Color: There are many species of wolf spiders in Kentucky, but most are dark or light brown, usually with contrasting spots or stripes.
Features: Wolf spiders are fast-moving and they are typically seen running on the ground. They are not web builders.
Notes: Wolf spiders often wander into homes. Because they are brown in color, wolf spiders are often mistaken for brown recluses. Like most Kentucky spiders, the bites of wolf spiders are harmless except to allergic individuals. Wolf spiders are among the most common kinds of spiders in Kentucky.
Size: A little larger than a U.S. silver dollar, with legs outstretched.
Color: Brown with contrasting, darker brown patterns.
Features: Very large brown spiders; sometimes seen running on the ground or sitting motionless on tree trunks.
Notes: Fishing spiders are common near streams and wooded areas in Kentucky, and they sometimes wander into nearby homes. They are among the largest spiders in our state, but they are not considered dangerous. Like most Kentucky spiders, the bites of fishing spiders are harmless except to allergic individuals. They are sometimes mistaken for brown recluse spiders, but adult brown recluses are smaller and lack the fishing spider’s distinct dark brown patterning.
American House Spider
Size: About the size of a U.S. nickel, with legs outstretched.
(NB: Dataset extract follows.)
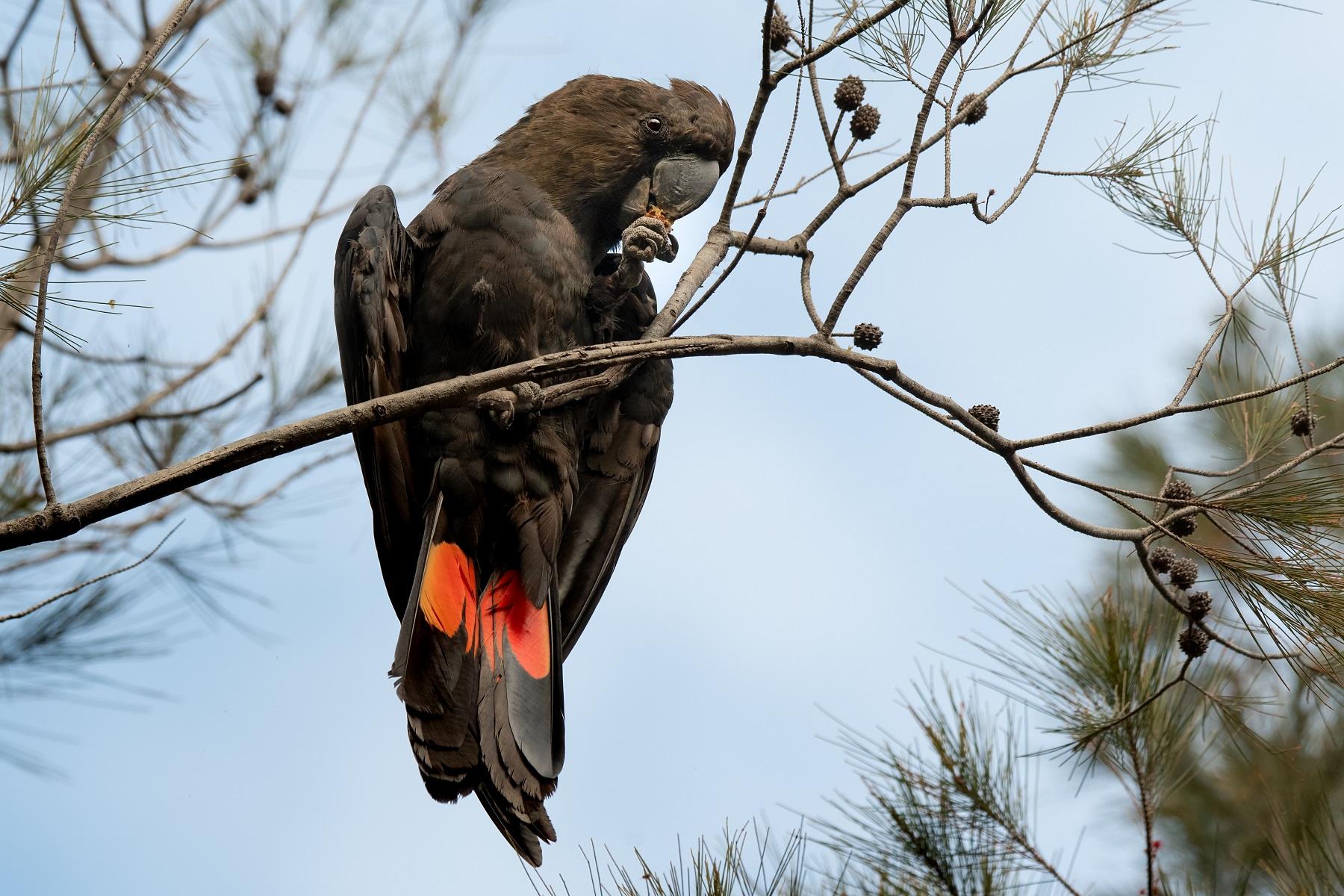 Glossy Black-Cockatoo (Image ID 43135)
Color: Brown and tan highlighted with dark brown patterns
Features: Spherical abdomen; almost always encountered in its compact, messy cobweb
Notes: The American House Spider is one of the most commonly encountered spiders in Kentucky and is found in many homes and buildings. Because it is brown in color, American house spiders are often mistaken for brown recluses. Unlike brown recluses, though, house spiders are almost never found outside of their webs. Like most Kentucky spiders, the bites of house spiders are harmless except to allergic individuals. The American House Spider is a type of cobweb spider.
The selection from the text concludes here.